Dora me miró perpleja y disgustada. Quería decir algo. Hizo un gesto ambiguo, como si tratara de atrapar unas flores en el aire para mostrarme su belleza.
—Le odio —dije.
Dora se santiguó y unió las manos en señal de oración.
—¿Vas a rezar por mí?
—Sí —respondió—. Aunque no vuelva a verte después de esta noche, aunque jamás me tropiece con una prueba que demuestre tu existencia ni que estuviste aquí conmigo, que mantuvimos esta conversación, nuestro encuentro me ha transformado para siempre. Tú eres mi milagro, por decirlo así. Eres la mayor prueba que se le podría conceder a un mortal.
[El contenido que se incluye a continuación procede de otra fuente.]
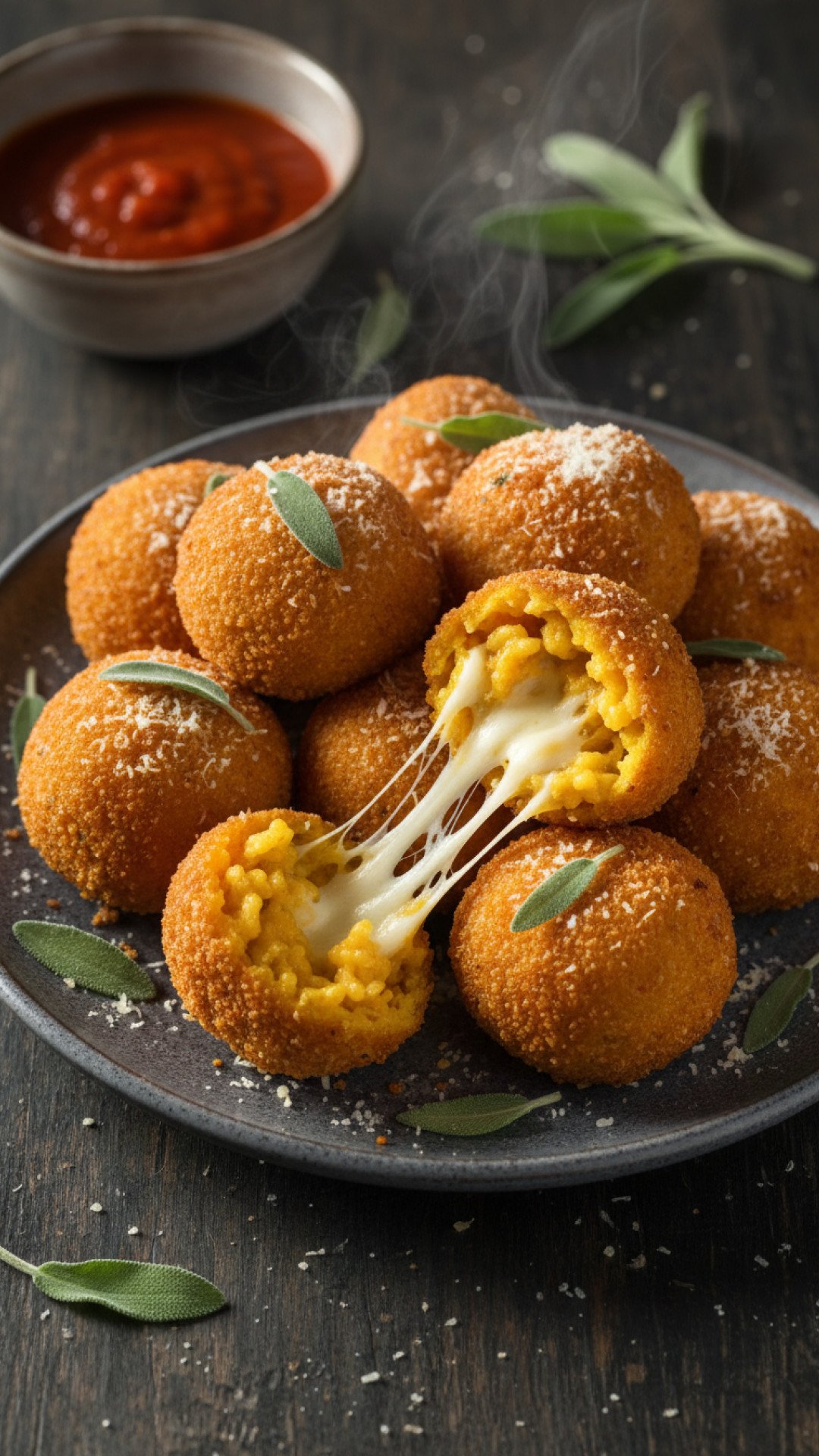 Pumpkin and Sage Risotto Balls Arancini Preparation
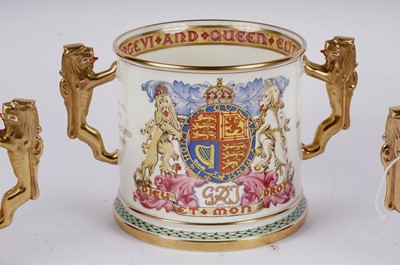 Lot 321 - Three commemorative loving cups including: a King George VI Coronation loving cup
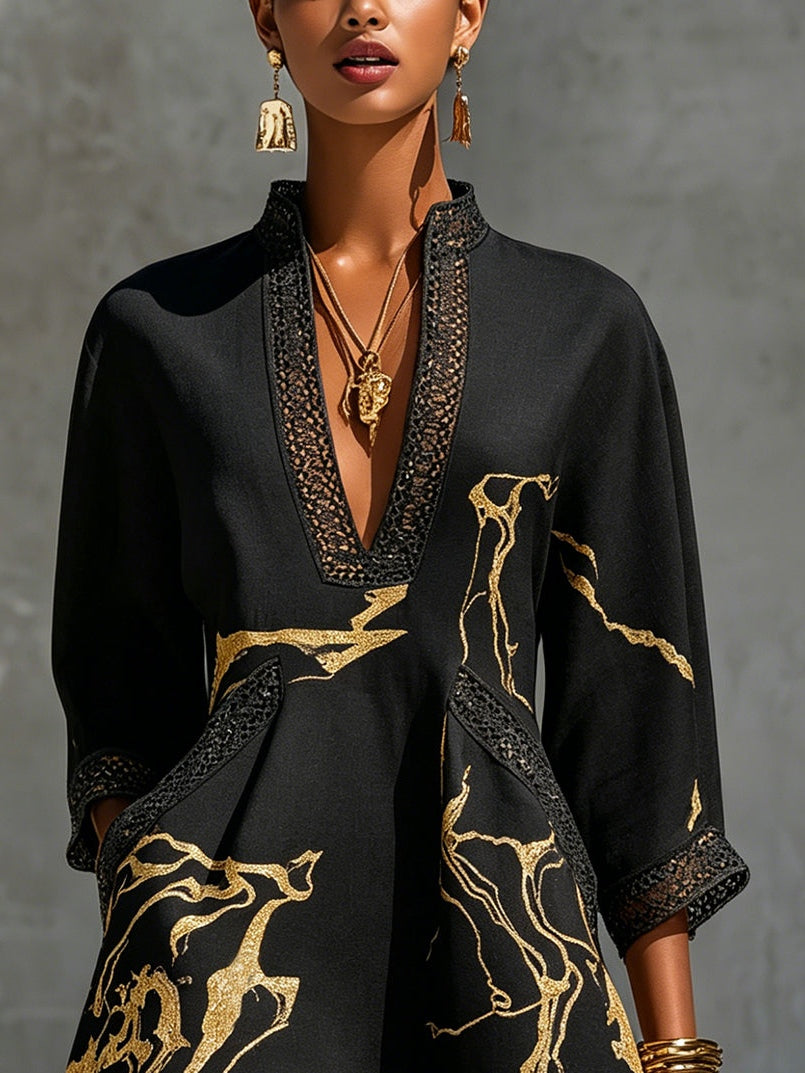 Dawn | Mini Dress in Black and Gold Lace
No sólo confirmas la existencia de lo sobrenatural, lo misterioso y lo prodigioso, sino que confirmas justamente lo que yo creo.
—Comprendo —respondí. Todo parecía perfectamente lógico, simétrico y cierto. Sacudí la cabeza, sonriendo, y añadí—: Me disgusta tener que dejarte.
—Vete —contestó Dora. De golpe apretó los puños y dijo furiosa—: Pregúntale a Dios qué quiere de nosotros. Tienes razón. ¡Todos le odiamos!
Durante unos instantes sus ojos expresaron una intensa ira. Luego recuperó la compostura y me miró con los ojos llenos de lágrimas:
—Adiós, cariño —dijo.
Fue una despedida muy dolorosa para ambos.
Al salir del apartamento comprobé que estaba nevando con intensidad.
Las puertas de la imponente catedral de San Patricio permanecían cerradas a cal y canto. Me detuve en los escalones de piedra y contemplé la Torre Olímpica, preguntándome si Dora podía verme ahí de pie, tiritando de frío, mientras la nieve se deslizaba con suavidad por mi rostro de modo persistente, doloroso, maravilloso.
—De acuerdo, Memnoch —dije en voz alta—. No es necesario perder más tiempo. Puedes venir a por mí cuando quieras.
De inmediato, oí resonar sus pasos a través del túnel monstruoso y desierto de la Quinta Avenida, entre las grotescas torres de Babel.
Mi suerte estaba echada.
Me volví a un lado y a otro, pero no había un alma a la vista.
—¡Estoy listo para ir contigo, Memnoch! —grité.
Estaba muerto de pánico.
—Demuéstrame que tienes razón, Memnoch. ¡Te lo exijo!
Los pasos sonaban cada vez con más fuerza. Era uno de sus trucos favoritos.
—Recuerda, tienes que hacer que vea las cosas desde tu perspectiva. ¡Eso fue lo que prometiste!
De pronto se levantó un fuerte viento, aunque no sé de dónde soplaba.
La metrópoli parecía vacía, congelada, como si se hubiera convertido en mi tumba. La nieve caía en espesos copos sobre la catedral, ocultando las torres.
Al cabo de unos instantes oí su voz junto a mí, incorpórea, íntima.
—Bien, querido amigo —dijo—. Empezaremos ahora mismo.